Study text -
[Start of section]

In reality, the bourgeois and the reformist politicians are trapped.
They have exhausted the old tricks of the past. The policies of
monetarism and unrestricted market economics have landed them in a
mess. The policies of laissez-faire capitalism (“neo-liberalism”) have
collapsed. The attempt to return to the old discredited policies of
Keynesianism will only make things worse. A combination of the two will
get the worst of all worlds. All the old recipes have failed.
The European bourgeois tried to get balanced budgets through the
Maastricht Treaty but now this idea has been thrown out of the window.
The public debt has soared. This is a measure of desperation. The
unprecedented levels of public borrowing will not succeed in getting
Spain or any other country out of the crisis, but it will mean a long
period of austerity and attacks on living standards.
The aim is to solve the crisis of capitalism by driving down the
living standards of the working class and place it at the mercy of
Capital. But this will not work. The bourgeois will face an explosion
of the class struggle. The period we are in will see movements
involving millions. In the course of these struggles, the mass
organizations will be under intense pressure from the bourgeoisie and
the working class. This will inevitably result in a whole series of
internal crises and splits. The formation of Die Linke in Germany was
already an anticipation of a process that will take place in one
European country after another.

[End of section]

Data extract -
[Start of section]

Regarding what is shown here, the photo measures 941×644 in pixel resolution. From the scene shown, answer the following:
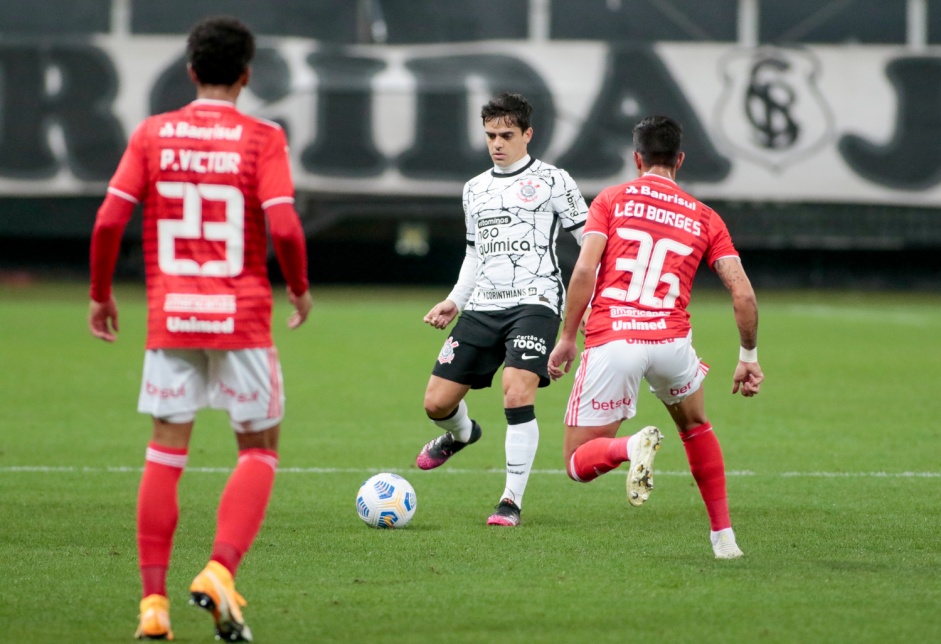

[End of section]

Check your understanding -
A) Rewrite the paragraph of the text on the capitalist crisis that begins "The European bourgeois tried to get balanced budgets" as a short bulleted list that keeps its main facts.
B) Translate this sentence from the text on the capitalist crisis into Spanish: "The period we are in will see movements involving millions."
C) According to the text on the capitalist crisis, what formation in Germany was already an anticipation of a process expected in one European country after another?
The data play no part in this work.

Solutions to the exercise -
A)
- The European bourgeois sought balanced budgets through the Maastricht Treaty, but that idea has now been abandoned.
- Public debt has soared, a sign of desperation.
- Record public borrowing will not lift Spain or any other country out of the crisis.
- Instead, it will bring a long period of austerity and attacks on living standards.

B) El período en el que nos encontramos verá movimientos que involucrarán a millones.

C) The formation of Die Linke.